Taking the shaman’s words to heart, the assembly dispersed in a swift and orderly manner. As Sathi and Tythe worked to dispose of the dead spralaker, Oxothyr was left to consult with the returned scouts.

Nearby, a resigned Irina looked over at Glint. “I’m going to have to fight tomorrow, it seems. I know how to fight a little with my hands and feet, but that’s all.”

“It’s not hard to use a spear.” Retracting his two hunting arms, Glint demonstrating by repeatedly thrusting them in her direction. “Keep your adversary in front of you, back up if necessary, don’t let him get above or below you, and you’ll be fine. Chachel and I will look out for you.”

She nodded, not for the first time wondering if her altruistic instincts hadn’t got the best of her. Had she not volunteered to participate in this expedition, she could be back in Sandrift helping to care for the elderly and look after the children. No one here would blame her for having stayed behind.
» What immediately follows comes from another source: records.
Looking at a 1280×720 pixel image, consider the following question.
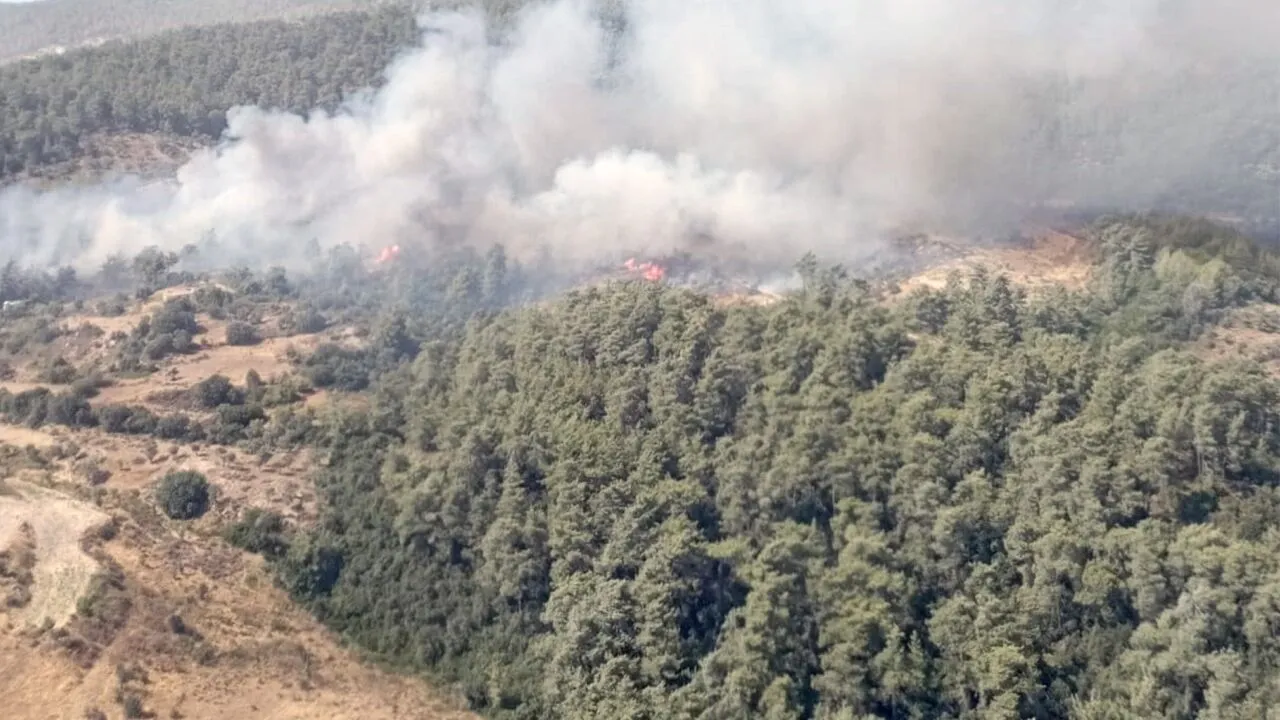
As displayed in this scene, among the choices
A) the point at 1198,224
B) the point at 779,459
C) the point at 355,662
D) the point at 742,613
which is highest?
the point at 1198,224

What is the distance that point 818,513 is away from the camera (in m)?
50.8

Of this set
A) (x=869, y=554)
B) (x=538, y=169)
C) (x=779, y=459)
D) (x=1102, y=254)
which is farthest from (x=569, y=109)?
(x=869, y=554)

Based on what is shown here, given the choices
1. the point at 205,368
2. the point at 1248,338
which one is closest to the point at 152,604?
the point at 205,368

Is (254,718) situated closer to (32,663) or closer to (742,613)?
(32,663)

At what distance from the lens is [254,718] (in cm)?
4428

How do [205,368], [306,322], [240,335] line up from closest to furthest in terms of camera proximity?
[205,368]
[240,335]
[306,322]

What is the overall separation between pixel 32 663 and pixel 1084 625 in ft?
128

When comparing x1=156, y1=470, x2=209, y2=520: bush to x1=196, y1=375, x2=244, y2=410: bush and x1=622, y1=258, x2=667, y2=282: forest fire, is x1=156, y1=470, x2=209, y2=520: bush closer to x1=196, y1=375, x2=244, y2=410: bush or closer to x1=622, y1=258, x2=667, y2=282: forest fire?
x1=196, y1=375, x2=244, y2=410: bush

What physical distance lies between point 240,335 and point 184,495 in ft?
73.5

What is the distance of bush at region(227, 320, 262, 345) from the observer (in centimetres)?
7550

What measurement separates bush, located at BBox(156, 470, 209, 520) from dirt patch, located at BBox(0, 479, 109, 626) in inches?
106

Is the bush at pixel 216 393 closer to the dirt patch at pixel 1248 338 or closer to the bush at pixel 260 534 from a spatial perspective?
the bush at pixel 260 534

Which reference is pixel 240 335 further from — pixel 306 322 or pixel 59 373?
pixel 59 373

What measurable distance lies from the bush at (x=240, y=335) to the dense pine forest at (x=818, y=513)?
1701 centimetres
Not only was she an outsider; as far as the inhabitants of Sandrift were concerned she had all but redefined the term.

Of course, if she had stayed behind, she would not just live: she would have to live with herself.

“I guess both you and Chachel are pretty good with a spear.”

Glint’s tentacles curled inward in disdain. “Oh no, we manyarms prefer the use of far more sophisticated weapons. Multiple knives, throwing shells, and bow and arrow. Myself, I can handle three of the latter at once.”

She made herself envision a bow-wielding cuttlefish. It made sense. With its ten arms a cephalopod like Glint could fire off several arrows at once. Dozens of manyarms operating in concert would constitute a formidable force. She started to feel a little better about the battle to come. Clearly, mersons and manyarms brought complimentary capabilities to any skirmish. How could an army of cra—of spralakers, who could barely swim, hope to fend off an attack by agile mersons and swift manyarms who could strike at them from any direction?

She imagined that she would learn the answer to that troubling question as well as many others as soon as the sun once more rose above the mirrorsky.